### PROVIDED ENTRIES
________________

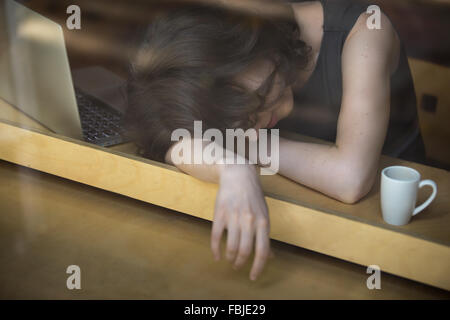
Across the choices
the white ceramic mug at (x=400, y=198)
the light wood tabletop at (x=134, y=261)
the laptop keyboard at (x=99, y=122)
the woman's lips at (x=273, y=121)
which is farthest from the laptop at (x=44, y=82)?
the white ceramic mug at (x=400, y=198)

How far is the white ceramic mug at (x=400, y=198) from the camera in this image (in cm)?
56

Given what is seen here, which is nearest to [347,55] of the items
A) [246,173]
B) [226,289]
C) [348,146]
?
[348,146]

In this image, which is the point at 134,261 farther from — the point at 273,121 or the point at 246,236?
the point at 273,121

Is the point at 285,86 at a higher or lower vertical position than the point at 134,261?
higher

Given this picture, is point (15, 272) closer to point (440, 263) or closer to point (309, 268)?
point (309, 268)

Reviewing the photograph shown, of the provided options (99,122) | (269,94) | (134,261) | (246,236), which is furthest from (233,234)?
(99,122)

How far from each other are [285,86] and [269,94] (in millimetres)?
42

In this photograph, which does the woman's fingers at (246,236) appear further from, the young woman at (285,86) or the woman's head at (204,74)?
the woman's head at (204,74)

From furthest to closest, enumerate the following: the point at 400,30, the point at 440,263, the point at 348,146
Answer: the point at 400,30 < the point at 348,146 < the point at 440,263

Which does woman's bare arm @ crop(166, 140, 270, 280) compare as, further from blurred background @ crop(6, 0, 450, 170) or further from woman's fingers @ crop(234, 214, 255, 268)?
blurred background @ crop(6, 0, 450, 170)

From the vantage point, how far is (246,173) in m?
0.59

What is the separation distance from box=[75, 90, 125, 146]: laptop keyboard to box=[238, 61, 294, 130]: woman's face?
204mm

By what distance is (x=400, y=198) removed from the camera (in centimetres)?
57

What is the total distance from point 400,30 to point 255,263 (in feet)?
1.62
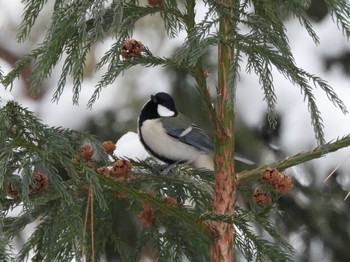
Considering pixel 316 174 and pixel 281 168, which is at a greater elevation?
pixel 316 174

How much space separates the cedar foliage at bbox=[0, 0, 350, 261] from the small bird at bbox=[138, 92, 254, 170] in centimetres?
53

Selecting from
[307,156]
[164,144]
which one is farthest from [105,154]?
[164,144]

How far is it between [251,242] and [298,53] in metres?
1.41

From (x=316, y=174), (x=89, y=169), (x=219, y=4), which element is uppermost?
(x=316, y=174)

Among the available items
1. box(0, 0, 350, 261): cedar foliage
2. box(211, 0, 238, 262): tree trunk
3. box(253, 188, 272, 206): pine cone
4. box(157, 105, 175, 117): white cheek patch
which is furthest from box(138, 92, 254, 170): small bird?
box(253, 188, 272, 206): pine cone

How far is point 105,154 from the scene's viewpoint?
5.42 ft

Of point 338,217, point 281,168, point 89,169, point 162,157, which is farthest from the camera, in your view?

________________

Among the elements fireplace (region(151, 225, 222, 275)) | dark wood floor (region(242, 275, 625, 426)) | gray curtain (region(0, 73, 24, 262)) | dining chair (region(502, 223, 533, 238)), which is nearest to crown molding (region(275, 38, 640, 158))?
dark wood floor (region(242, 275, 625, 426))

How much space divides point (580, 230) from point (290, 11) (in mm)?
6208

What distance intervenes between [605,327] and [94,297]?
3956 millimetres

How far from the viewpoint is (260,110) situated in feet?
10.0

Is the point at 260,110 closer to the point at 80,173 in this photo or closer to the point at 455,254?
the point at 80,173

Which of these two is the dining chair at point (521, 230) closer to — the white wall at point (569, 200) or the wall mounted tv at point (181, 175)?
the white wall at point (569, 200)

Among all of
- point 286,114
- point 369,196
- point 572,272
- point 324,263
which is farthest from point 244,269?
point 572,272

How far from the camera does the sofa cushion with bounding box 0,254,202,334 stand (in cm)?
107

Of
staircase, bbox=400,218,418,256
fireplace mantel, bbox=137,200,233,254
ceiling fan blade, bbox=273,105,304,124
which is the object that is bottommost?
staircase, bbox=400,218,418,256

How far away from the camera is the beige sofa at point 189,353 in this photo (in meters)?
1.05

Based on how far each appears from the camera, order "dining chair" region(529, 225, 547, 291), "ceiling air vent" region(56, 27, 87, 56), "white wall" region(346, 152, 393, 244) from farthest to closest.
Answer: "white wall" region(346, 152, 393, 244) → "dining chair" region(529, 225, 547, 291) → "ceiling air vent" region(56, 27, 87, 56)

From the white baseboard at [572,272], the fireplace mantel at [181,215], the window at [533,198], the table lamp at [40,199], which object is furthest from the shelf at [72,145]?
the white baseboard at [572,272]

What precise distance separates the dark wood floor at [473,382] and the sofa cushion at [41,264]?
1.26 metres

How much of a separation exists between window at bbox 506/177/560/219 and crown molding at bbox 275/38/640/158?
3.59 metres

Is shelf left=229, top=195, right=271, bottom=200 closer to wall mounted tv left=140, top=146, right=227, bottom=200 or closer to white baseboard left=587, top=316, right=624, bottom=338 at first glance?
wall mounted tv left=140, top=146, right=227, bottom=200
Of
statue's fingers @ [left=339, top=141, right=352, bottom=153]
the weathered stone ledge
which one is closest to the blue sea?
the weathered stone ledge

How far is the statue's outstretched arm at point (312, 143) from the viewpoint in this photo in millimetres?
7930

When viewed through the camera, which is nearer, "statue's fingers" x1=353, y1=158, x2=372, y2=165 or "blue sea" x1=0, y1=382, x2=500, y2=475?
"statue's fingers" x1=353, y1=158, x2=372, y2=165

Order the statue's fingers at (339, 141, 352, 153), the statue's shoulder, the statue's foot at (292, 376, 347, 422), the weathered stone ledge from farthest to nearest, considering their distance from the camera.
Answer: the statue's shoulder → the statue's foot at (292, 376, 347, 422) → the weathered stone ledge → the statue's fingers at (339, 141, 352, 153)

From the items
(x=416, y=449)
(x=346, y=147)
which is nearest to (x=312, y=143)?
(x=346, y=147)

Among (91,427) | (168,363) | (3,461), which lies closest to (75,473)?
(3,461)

________________

### DESCRIPTION OF THE TASK
Gather every line from the rows above that contains the word "photograph", and copy each one in full.

### COMPLETE RESPONSE
Reviewing the photograph shown, of the provided options (99,122) | (269,94) | (134,261) | (246,236), which is furthest from (233,234)?
In this photograph, which does the woman's fingers at (246,236) appear further from, the young woman at (285,86) or the woman's head at (204,74)?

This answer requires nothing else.